I admit, I skipped church.

After a short trip to Cologne Germany, where we consumed a fair amount of kolsh and managed to get our rental car up to 125 mph on the Autobahn (not in that order) we then drove back to Belgium where we stayed a few nights in Brussels. The selection in the beer bars in Brussels was incredible. A favorite spot called Moeder Lambic actually had Cantillon Cuvée Moeder on tap, which Cantillon brews just for the bar. After ending up at Moeder Lambic on back-to-back nights, a favorite and maybe less hyped brewery that kept being one of my favorites of the night was from Gueuzerie Tilquin. A particular favorite from Tilquin was Oude Pinot Noir, a spontaneously fermented beer that spent time with 350 grams of Pinot Noir grapes by liter of lambic, exactly the type of beer I was daydreaming about while drinking natural wine in Paris. The combination and processes of natural wine and wild ales works so so well together!

A fan!

Brussels Town Hall

Saving perhaps the best for last, our last brewery stop was a quick train ride away from downtown Brussels to Brouwerij 3 Fonteinen. There was a sophistication at 3 Fonteinen that stood out to me, perhaps it was in part their presentation of bottles and Armand Debelder himself insistence on pouring them for you in a wine-like way. Heavily carbonated bottles meant there was constant loud popping going on, which always made you look to see what was being poured. One of the best beers I had on the entire trip was their 2008 Oude Geuze (a blend of 2005, 2006, and 2007) and overall just some of the best consistent un-fruited acidic beers I’ve had in general.

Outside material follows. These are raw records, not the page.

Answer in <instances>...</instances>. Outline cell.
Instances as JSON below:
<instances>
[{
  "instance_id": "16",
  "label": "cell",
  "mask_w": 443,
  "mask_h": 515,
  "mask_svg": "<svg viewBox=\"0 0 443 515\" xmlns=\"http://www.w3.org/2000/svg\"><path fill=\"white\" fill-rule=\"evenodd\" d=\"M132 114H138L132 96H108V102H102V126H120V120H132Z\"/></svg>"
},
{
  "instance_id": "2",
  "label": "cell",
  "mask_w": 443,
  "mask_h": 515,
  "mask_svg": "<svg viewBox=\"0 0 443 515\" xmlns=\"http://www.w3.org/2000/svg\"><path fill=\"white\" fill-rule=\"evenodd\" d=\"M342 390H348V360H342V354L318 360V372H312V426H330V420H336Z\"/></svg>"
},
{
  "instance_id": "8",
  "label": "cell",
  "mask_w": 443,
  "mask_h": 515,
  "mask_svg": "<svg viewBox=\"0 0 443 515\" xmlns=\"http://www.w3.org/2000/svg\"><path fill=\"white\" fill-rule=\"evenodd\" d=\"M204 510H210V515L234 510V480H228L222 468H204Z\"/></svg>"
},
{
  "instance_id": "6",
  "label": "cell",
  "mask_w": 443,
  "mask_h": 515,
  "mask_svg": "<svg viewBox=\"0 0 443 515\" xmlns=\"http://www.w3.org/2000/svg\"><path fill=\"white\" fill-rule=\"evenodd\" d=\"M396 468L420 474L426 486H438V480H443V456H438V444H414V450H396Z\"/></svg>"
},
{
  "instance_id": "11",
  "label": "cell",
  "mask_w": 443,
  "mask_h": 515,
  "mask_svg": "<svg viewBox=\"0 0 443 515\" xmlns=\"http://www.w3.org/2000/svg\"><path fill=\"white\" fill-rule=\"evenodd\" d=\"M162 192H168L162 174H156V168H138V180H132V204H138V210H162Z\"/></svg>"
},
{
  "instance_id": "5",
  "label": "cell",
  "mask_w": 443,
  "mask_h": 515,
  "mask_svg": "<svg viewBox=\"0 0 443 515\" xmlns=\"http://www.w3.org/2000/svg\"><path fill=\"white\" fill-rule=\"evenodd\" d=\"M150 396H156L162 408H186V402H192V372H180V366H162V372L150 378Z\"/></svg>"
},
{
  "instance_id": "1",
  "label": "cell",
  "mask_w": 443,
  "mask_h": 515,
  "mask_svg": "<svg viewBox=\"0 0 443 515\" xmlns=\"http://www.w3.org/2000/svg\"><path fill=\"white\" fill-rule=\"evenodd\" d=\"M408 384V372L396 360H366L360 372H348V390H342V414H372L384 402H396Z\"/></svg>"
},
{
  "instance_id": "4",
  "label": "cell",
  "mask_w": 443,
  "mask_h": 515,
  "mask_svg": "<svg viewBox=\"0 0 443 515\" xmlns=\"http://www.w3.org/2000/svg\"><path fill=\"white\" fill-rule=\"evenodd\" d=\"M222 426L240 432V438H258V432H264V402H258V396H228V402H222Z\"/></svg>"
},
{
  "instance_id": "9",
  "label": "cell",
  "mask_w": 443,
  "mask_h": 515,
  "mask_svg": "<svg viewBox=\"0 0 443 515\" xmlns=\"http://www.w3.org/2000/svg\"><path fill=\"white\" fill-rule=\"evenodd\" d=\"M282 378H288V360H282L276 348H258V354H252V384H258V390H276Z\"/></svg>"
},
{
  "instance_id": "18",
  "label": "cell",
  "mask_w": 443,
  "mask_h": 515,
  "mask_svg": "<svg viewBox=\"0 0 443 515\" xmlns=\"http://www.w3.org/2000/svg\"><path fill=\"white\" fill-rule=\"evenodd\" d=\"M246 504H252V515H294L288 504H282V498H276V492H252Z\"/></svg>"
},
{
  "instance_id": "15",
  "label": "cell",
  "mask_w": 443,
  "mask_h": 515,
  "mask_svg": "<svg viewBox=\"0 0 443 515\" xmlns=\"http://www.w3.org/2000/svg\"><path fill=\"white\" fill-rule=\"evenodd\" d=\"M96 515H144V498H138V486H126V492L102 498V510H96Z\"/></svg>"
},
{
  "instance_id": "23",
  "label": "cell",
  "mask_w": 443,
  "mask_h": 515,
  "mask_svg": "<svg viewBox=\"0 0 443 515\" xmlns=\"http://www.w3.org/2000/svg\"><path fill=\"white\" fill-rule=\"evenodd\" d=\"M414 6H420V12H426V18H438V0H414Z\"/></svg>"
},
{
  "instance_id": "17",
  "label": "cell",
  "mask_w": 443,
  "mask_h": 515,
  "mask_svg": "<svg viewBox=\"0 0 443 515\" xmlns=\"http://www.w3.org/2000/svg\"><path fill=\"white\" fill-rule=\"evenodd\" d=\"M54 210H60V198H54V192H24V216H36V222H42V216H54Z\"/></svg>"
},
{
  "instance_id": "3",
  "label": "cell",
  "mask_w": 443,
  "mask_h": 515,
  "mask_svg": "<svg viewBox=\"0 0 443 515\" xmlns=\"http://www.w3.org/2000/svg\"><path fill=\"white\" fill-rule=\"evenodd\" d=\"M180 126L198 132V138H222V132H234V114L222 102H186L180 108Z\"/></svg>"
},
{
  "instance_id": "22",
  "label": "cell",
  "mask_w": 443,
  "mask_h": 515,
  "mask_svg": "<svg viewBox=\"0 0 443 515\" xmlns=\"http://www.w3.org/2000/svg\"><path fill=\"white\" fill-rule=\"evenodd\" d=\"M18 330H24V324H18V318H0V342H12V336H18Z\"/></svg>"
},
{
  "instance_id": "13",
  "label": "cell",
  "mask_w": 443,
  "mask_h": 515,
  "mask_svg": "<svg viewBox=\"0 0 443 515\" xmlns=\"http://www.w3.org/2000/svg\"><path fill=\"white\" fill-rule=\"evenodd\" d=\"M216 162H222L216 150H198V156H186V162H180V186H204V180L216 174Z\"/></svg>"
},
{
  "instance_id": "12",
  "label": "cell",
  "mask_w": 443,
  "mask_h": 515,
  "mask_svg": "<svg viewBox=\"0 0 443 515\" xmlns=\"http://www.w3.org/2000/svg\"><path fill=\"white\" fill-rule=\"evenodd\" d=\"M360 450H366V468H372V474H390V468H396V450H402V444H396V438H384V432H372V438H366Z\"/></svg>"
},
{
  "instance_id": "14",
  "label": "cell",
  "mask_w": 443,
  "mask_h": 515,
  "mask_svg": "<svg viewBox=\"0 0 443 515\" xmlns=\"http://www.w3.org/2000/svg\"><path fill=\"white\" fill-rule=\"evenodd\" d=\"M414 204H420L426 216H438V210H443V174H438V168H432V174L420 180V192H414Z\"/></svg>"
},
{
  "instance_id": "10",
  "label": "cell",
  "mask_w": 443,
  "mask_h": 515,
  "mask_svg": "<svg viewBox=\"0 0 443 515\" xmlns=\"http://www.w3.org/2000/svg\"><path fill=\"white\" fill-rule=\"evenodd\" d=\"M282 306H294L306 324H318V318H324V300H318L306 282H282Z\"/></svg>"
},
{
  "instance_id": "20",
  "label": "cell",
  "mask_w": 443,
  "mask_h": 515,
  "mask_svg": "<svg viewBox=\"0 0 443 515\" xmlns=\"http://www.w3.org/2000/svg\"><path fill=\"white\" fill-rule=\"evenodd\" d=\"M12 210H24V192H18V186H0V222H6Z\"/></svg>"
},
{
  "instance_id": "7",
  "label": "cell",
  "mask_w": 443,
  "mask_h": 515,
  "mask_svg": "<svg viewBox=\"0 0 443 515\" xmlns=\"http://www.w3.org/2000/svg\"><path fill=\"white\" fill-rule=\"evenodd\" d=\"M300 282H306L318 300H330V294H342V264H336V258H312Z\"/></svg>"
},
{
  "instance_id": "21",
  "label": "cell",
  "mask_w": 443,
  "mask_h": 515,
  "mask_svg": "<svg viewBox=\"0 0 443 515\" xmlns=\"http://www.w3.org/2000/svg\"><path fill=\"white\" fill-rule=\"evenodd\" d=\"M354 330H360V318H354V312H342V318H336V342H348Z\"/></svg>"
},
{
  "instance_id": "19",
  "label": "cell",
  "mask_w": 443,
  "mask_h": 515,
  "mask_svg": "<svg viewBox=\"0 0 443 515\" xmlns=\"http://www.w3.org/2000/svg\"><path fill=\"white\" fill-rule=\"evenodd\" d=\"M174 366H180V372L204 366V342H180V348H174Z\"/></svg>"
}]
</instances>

I couldn’t get over the vintage menu at 3 Fonteinen, so when I had an opportunity to ask how they go about holding so much beer back and how they store it, etc., the answer led us on a great tour around their facility, which in some parts was just a massive cellar for aging bottles. It’s amazing to me how far in the future some of the beers they are brewing/aging today will take to actually be available for purchase. It’s such a unique situation to first have the blending skills they show off, but also the patience and willingness to sit on beers for years before even thinking about putting them before consumers in addition to the financial ability to wait. If you think about it, part of batch brewed today for an Oude Gueze blend won’t even be blended and bottled until 2020 and if they decide to let the beer develop even more in the bottle and add it to their vintage menu, it might not even be for sale until 2023 at the earliest and possibly as late as 2033!

Better be patient!

Oh yeah, I also went to Amsterdam…this was easily the worst beer on the trip!